Masters Degree In South Africa

 
Fleeing Zimbabwe’s economic and political crisis, Hloniphani Ndebele sought refuge in South Africa only to find the going tougher than he had expected.
But, after his arrival in 1999 – a painful period during which he encountered visa problems, xenophobia as well as accommodation and financial struggles – the Zimbabwean student has finally made his mark by graduating with a Master of Arts degree from the University of KwaZulu-Natal.
“It was not an easy road,” said Ndebele, 28, who decided to study in South Africa after reading that as a Masters-by-research student, he would be exempt from paying tuition fees if he registered full-time at UKZN. “This was like a dream come true for me, considering the cost of doing a postgraduate degree in Zimbabwe.”
But Ndebele soon realised that because he was on a visitor’s visa, he could not study or work in South Africa. His only option was to apply for a temporary asylum permit, a process which took six months. Only then was he able to apply to UKZN. Ndebele then moved to a fellow Zimbabwean’s house in Inanda, where he said he was subjected to a spate of xenophobic attacks. “At first, I felt so insecure, but with time I integrated into the community and they began to accommodate me as one of their own,” he said. “One major advantage that I had was my fluency in isiZulu.” After getting a job as a bricklayer, Ndebele was able to pay for his studies and basic living expenses.
In February 2010, he embarked on his Masters degree.I knew my goals and I was confident that one day I would achieve them,” he said. I managed to secure small jobs over the weekends and I was appointed as a tutor in my second semester, which helped me financially.”

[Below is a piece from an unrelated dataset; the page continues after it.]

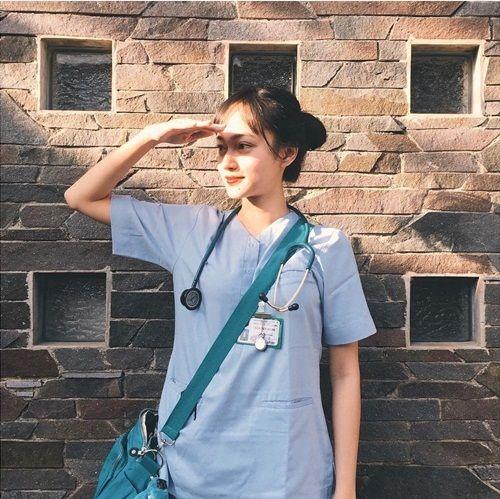 Nữ bác sĩ xinh đẹp giống Phạm Băng Băng gây sốt cộng đồng mạng - Ảnh 3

While living in Inanda, Ndebele, whose degree centred on isiZulu studies, developed an interest in studying the people around him, leading to a research topic on language behaviour. “As I interviewed more and more people, I managed to break down the barriers and I was more accepted by the community,” he said. Ndebele’s research focused on code switching – the use of more than one language in a conversation. My goal was to find out why people do this and what function this has in language and culture,” he said.
Now that he has his Masters, Ndebele has applied to the Department of Home Affairs for a study visa so that he can continue with a PhD in information technology and localisation. “I want to introduce IT to indigenous languages,” he said.
“I will always cherish the support of my supervisors – their encouragement, guidance, and moral support kept me going.”